- Directed by: Willie Ebersol
- Produced by: Charlie Ebersol Kip Kroeger
- Starring: Jackie Maarohanye
- Release date: 2005;
- Country: South Africa

= Ithuteng =

Ithuteng is a 2005 documentary film about the Ithuteng Trust School in Soweto, South Africa. The film features the school's students and leader Jackie Maarohanye, referred to as Mama Jackey. It was directed by Willie Ebersol and co-produced by Charlie Ebersol and Kip Kroeger.

Ithuteng premiered on HBO and HBO Family in December 2006.

Oprah Winfrey donated $1.14 million to the cause after it appeared on The Oprah Winfrey Show in February 2006.

In 2001, the South African investigative news magazine show Carte Blanche first broadcast a story on Ithuteng founder Jackey Maaronhanye, calling her the Angel of Soweto.

In 2006, a group of the Ithuteng Trust School's former students said that they had lied about the stories of abuse and poverty told to sponsors and media. They said that their heart-wrenching stories had been scripted by Maarohanye. Former students alleged that in order to gain the sympathy of donors and obtain educational funding, they had lied about their circumstances. When the students went on to study and became suspicious that their fees were not being paid as promised, they went public with allegations of lies, financial mismanagement, intimidation, violence and more. The investigative exposé shocked South African viewers and was covered in the general press for an extended period of time. The Carte Blanche journalists and Executive Producer notified HBO and the directors of "Ithuteng" that Jackie was a fraud and the school an elaborate hoax in which children were abused for financial gain.

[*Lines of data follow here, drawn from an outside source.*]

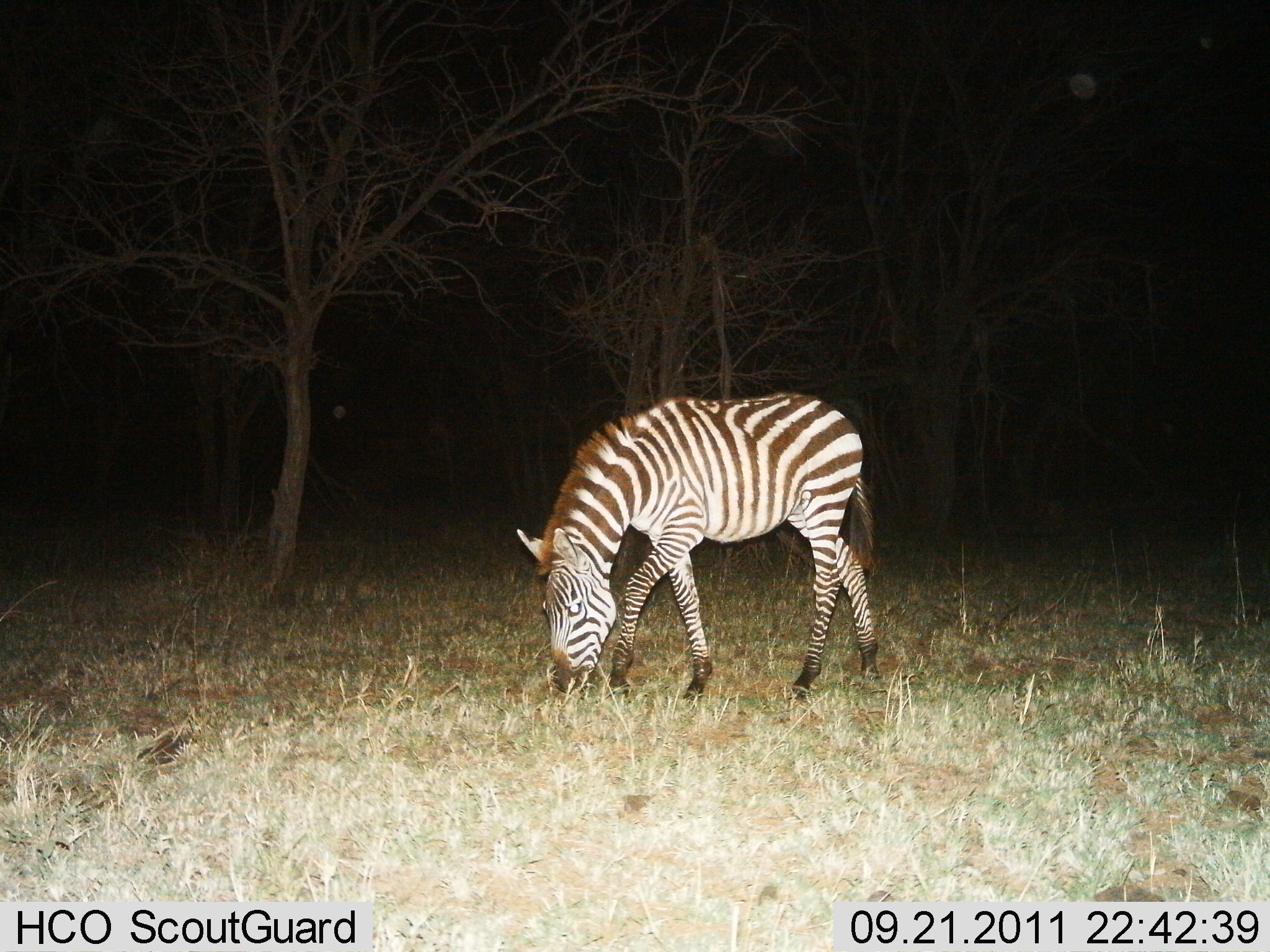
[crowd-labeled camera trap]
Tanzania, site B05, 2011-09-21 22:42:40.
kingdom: Animalia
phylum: Chordata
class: Mammalia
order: Perissodactyla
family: Equidae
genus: Equus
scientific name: Equus quagga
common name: plains zebra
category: zebra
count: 1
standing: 23%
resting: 0%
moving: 8%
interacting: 0%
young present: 0%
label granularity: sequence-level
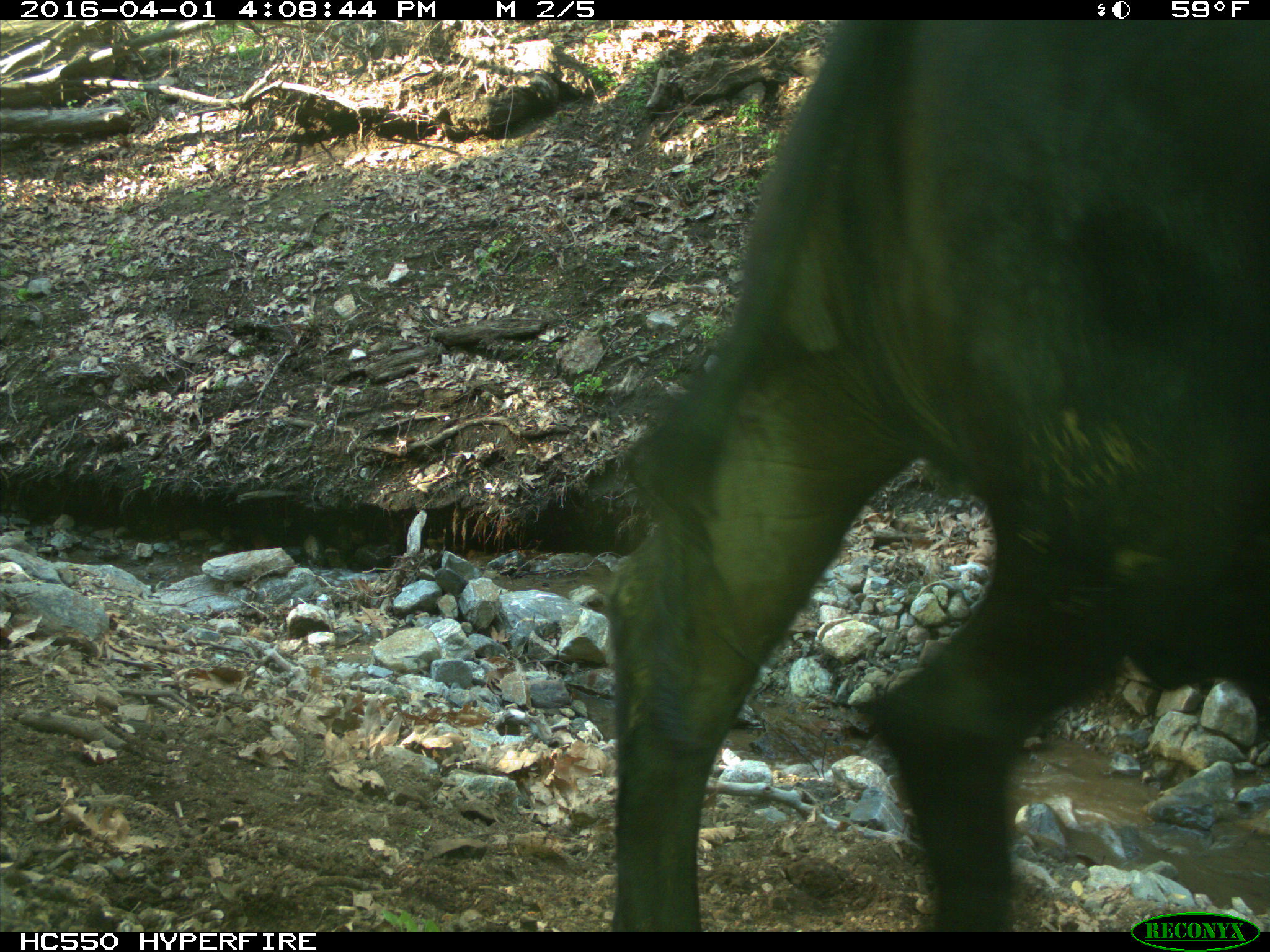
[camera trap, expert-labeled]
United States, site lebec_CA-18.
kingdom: Animalia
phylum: Chordata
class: Mammalia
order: Artiodactyla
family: Bovidae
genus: Bos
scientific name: Bos taurus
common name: domestic cow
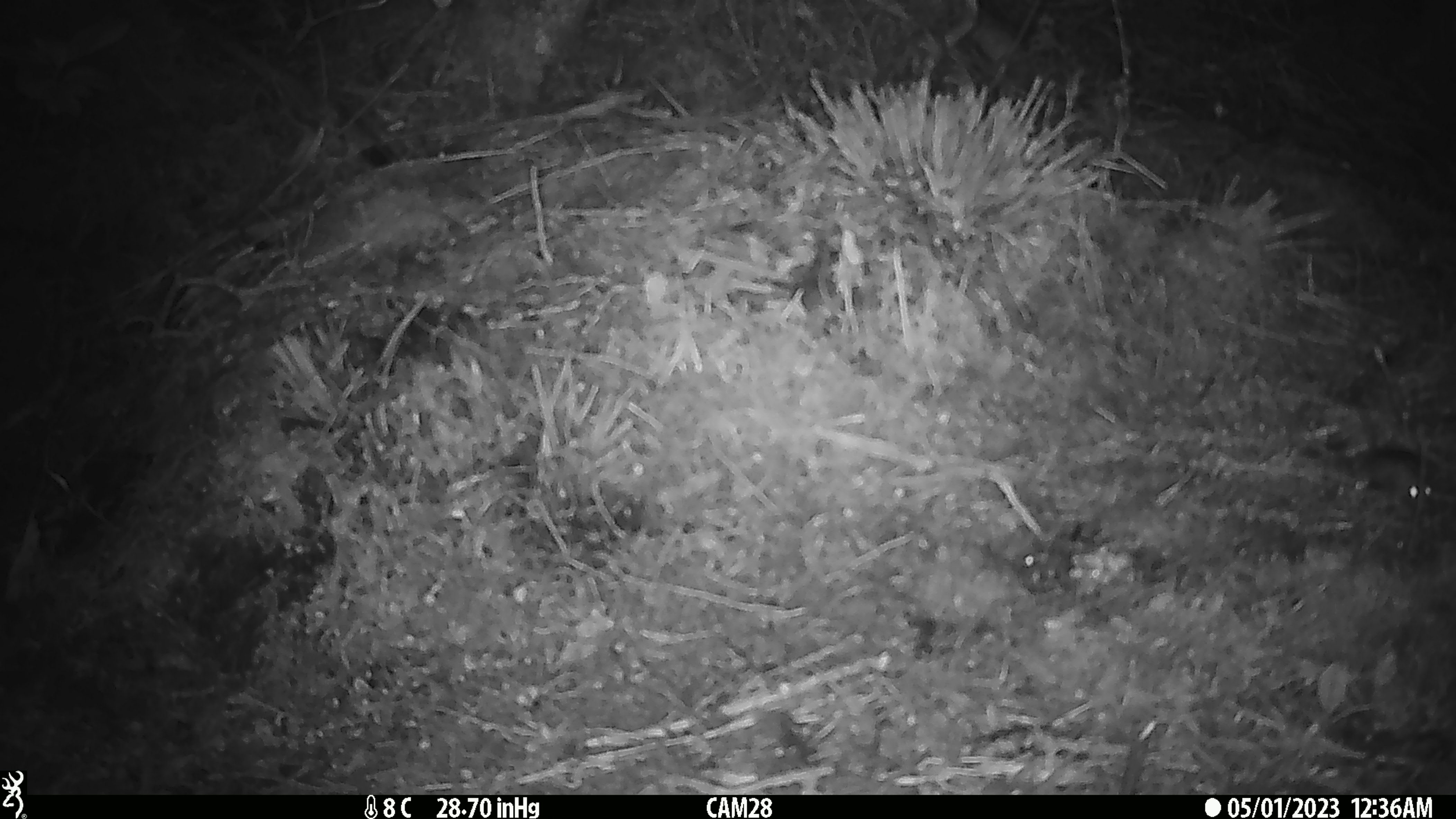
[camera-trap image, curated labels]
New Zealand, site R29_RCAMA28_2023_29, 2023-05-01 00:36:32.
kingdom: Animalia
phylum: Chordata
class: Mammalia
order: Rodentia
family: Muridae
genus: Mus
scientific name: Mus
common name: mouse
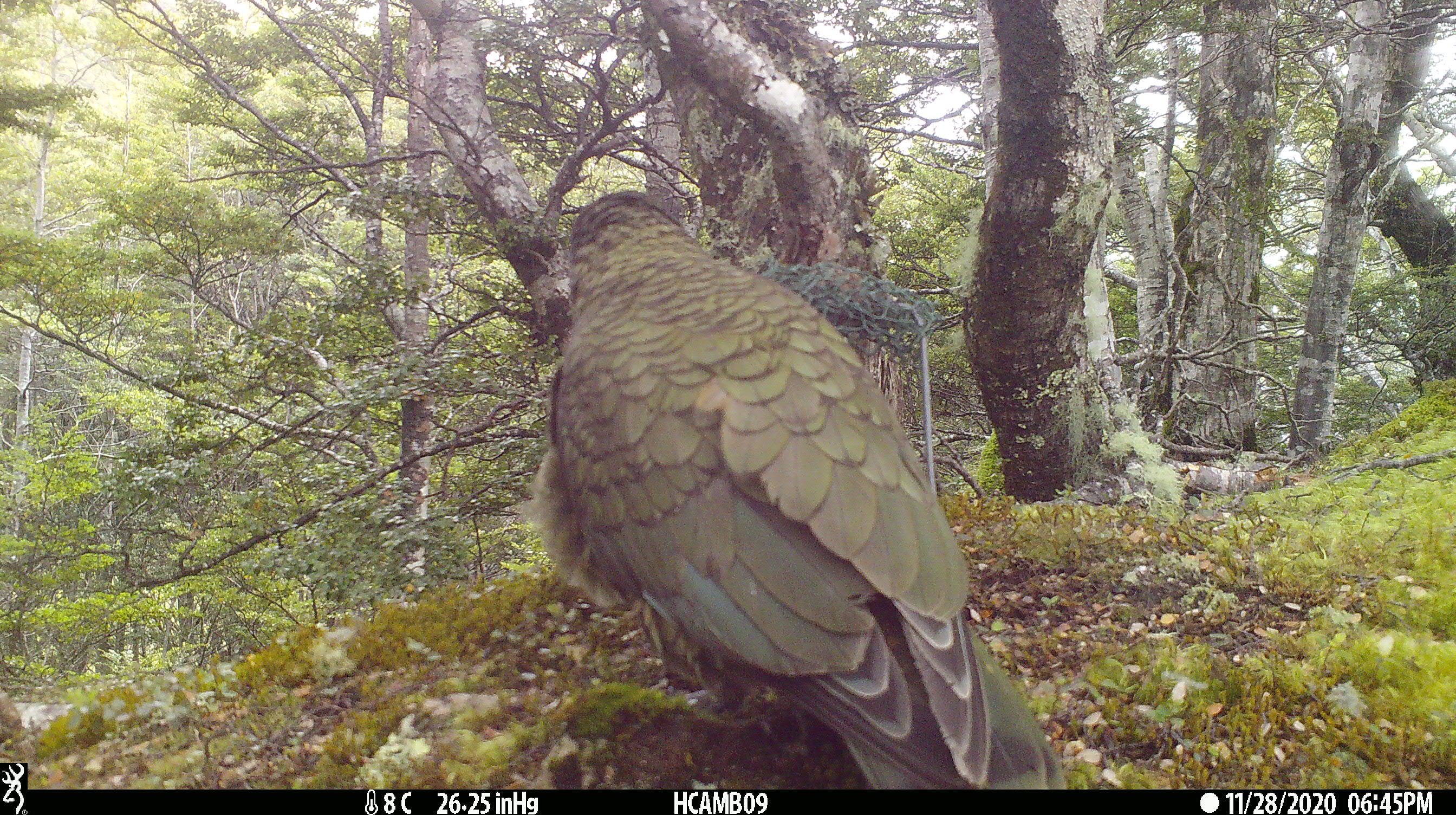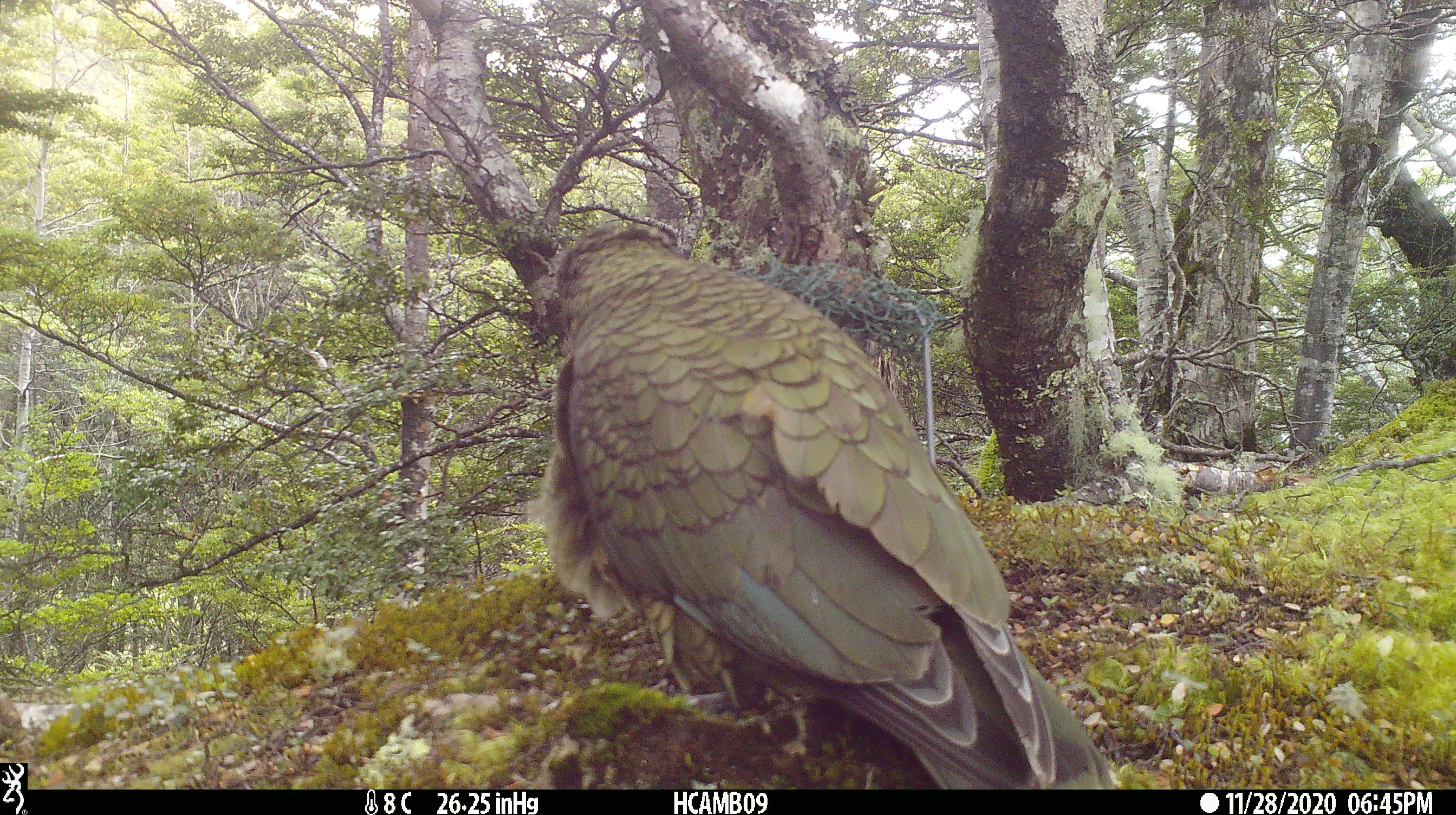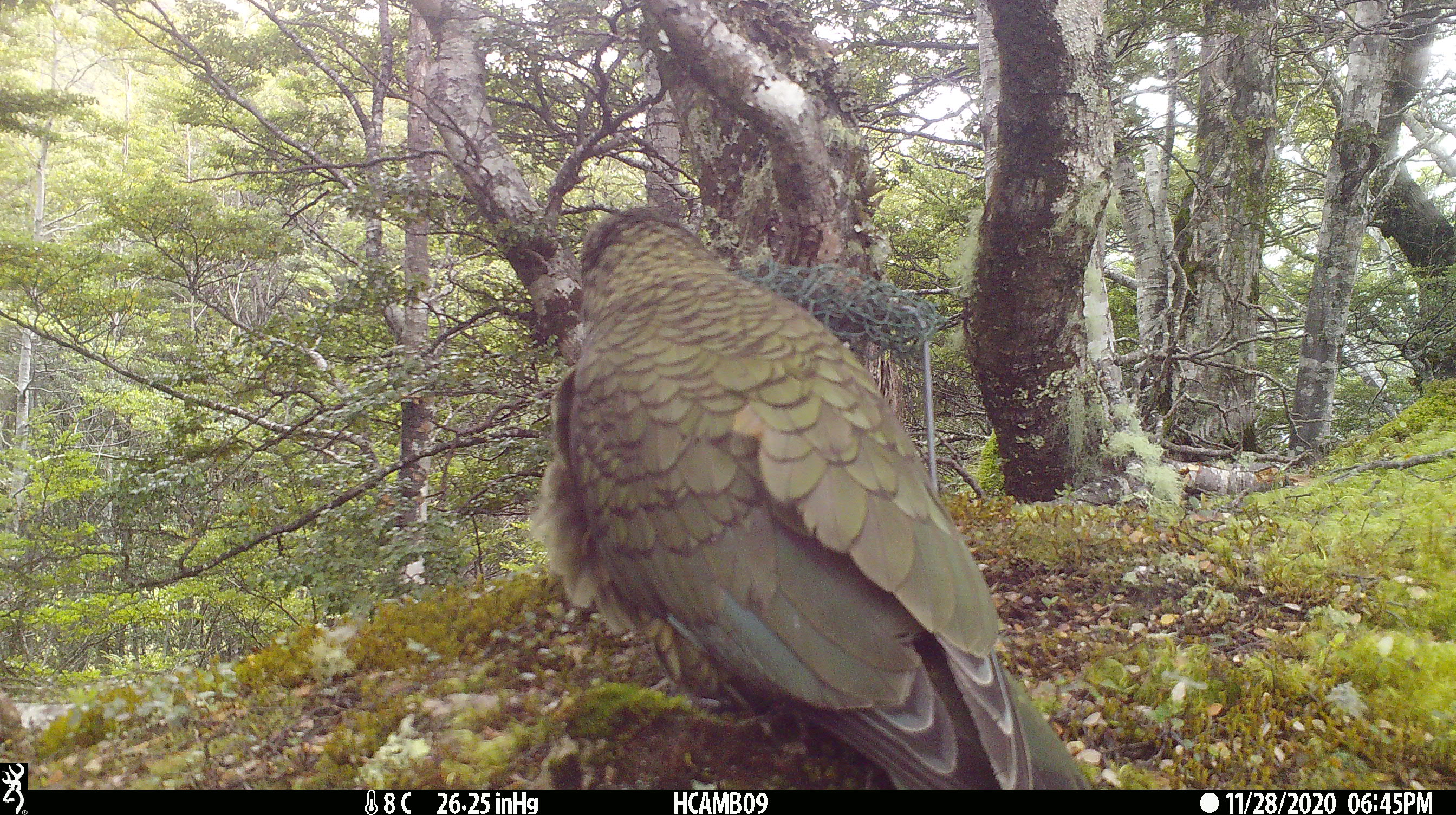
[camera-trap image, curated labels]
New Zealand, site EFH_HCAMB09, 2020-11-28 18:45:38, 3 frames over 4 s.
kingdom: Animalia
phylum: Chordata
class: Aves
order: Psittaciformes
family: Strigopidae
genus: Nestor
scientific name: Nestor notabilis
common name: kea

HBO, nevertheless, continued with the broadcast of "Ithuteng".

==Awards==

- Best Documentary Film, Hatch Film Festival
- Official Selection, Empire International Film Festival
- Best Humanitarian Film, Telluride Film Festival
The journalists behind the *Carte Blanche expose were awarded the CNN African Journalist of the Year award in the category of television for their work.